Closed Orfait closed 5 years ago
Weird. I am using this binding. The problem could be inside the binding or in the library we rely on. At my knowledge nothing was changed since a long time. I have no idea where to start.
@clinique for information.
Could it be something specific to Zulu JRE? Did you check with the Oracle JRE which is at my knowledge the only recommended JRE for openHAB?
https://www.openhab.org/docs/installation/#prerequisites
OpenHAB should work with Zulu, Oracle JRE and OpenJDK. But for the last one, docs says we could have compatibility issues.
In the doc, Zulu is the only one which does not have any disadvantage. So, natural choice.
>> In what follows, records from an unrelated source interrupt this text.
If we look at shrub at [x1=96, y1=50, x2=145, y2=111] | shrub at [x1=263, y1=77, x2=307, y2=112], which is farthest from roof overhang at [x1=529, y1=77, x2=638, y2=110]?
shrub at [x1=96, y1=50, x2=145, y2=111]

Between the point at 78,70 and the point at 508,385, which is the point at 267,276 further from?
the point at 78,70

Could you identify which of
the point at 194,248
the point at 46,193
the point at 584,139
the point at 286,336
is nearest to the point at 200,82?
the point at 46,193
I will try Oracle JRE today.
@lolodomo : no change on my side and for good reason, I quit Free a year ago. So can not help... :(
So I become officially the only maintener of this binding.
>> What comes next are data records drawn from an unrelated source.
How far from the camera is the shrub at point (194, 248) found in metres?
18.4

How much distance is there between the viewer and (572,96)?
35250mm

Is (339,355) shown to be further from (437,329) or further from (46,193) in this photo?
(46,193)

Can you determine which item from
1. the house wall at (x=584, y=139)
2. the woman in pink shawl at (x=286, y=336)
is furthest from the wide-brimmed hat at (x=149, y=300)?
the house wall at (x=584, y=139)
Sorry, yes. Maybe I'll start the same for Orange ...
First result : 30% of RAM at the beginning become more than 61% after 3 hours.
So, switch to Oracle JRE does not show progress on RAM usage. I will let a chance for a stabilisation over time. Let's see in 4-5 hours.
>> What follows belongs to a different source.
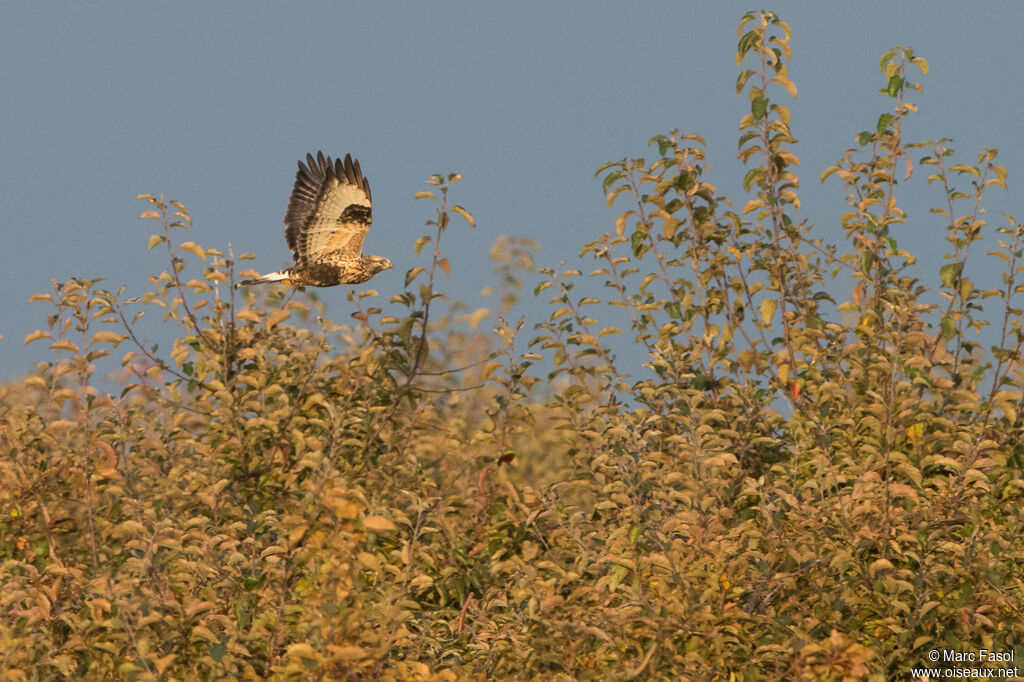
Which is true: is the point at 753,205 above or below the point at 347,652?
above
I am now reaching 100% of RAM usage.
How should we do to fix this issue ?
And without this binding, you have no increase of memory ?
When I remove it, memory usage is constant.
How do you measure the memory usage ? Which command ?
What things did you setup and with what refresh setting ?
As OpenHAB is running in proxmox (LXC container), I can see memory usage directly in proxmox. I also confirmed that this memory usage is associated to OpenHAB :
Then, I started to disable addons one by one.
things :
Bridge freebox:server:FreeboxServer "Freebox" [ fqdn="mafreebox.freebox.fr:80", useOnlyHttp=true, appToken="xxx", refreshInterval=30 ] {
Thing phone telephone "Téléphone fixe" [ refreshPhoneInterval=10, refreshPhoneCallsInterval=10 ]
Thing net_device iphone1 "iPhone 1" [ macAddress="XXX" ]
Thing net_device iphone2 "iPhone 2" [ macAddress="XXX" ]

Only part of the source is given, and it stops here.